Science Applications International Corporation Common Stock (SAIC)

Debt-to-assets ratio

Feb 2, 2024 Nov 3, 2023 Aug 4, 2023 May 5, 2023 Feb 3, 2023 Oct 28, 2022 Jul 29, 2022 Apr 29, 2022 Jan 28, 2022 Oct 29, 2021 Jul 30, 2021 Apr 30, 2021 Jan 29, 2021 Oct 30, 2020 Jul 31, 2020 May 1, 2020 Jan 31, 2020 Nov 1, 2019 Aug 2, 2019 May 3, 2019
Long-term debt US$ in thousands 2,022,000 2,194,000 2,215,000 2,329,000 2,343,000 2,358,000 2,462,000 2,342,000 2,370,000 2,433,000 2,461,000 2,390,000 2,447,000 2,446,000 2,657,000 2,801,000 1,851,000 1,872,000 1,887,000 1,902,000
Total assets US$ in thousands 5,314,000 5,658,000 5,672,000 5,957,000 5,543,000 5,628,000 5,654,000 5,716,000 5,746,000 5,916,000 5,905,000 5,812,000 5,723,000 5,875,000 5,947,000 6,016,000 4,711,000 4,700,000 4,627,000 4,607,000
Debt-to-assets ratio 0.38 0.39 0.39 0.39 0.42 0.42 0.44 0.41 0.41 0.41 0.42 0.41 0.43 0.42 0.45 0.47 0.39 0.40 0.41 0.41

February 2, 2024 calculation

Debt-to-assets ratio = Long-term debt ÷ Total assets
= $2,022,000K ÷ $5,314,000K
= 0.38

The debt-to-assets ratio for Science Applications International Corporation Common Stock has shown some fluctuation over the past few quarters, ranging from 0.38 to 0.47. This ratio indicates the proportion of the company's assets that are financed through debt. A lower ratio generally suggests lower financial risk, as it implies that the company relies less on debt to finance its operations.
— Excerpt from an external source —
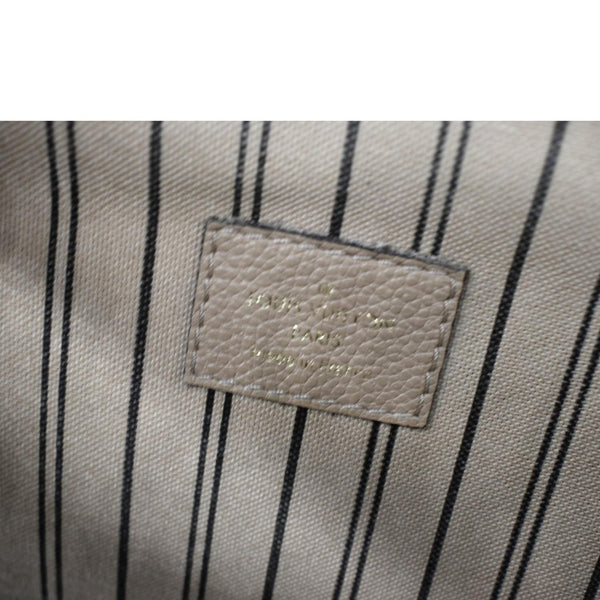 LOUIS VUITTON Metis Pochette Empreinte Leather Crossbody Bag Beige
In this case, the company's debt-to-assets ratio has generally been around the 0.40 level, indicating that a substantial portion of its assets are financed through debt. The slight variations in the ratio over time suggest that the company may be adjusting its capital structure or taking on additional debt to support growth or operations.

It's important to note that the interpretation of the debt-to-assets ratio should be considered in conjunction with other financial metrics and factors, such as the company's industry norms, future growth prospects, and overall financial health. A consistent trend of increasing debt relative to assets could indicate a higher financial risk, while a decreasing trend may suggest a more conservative financing approach.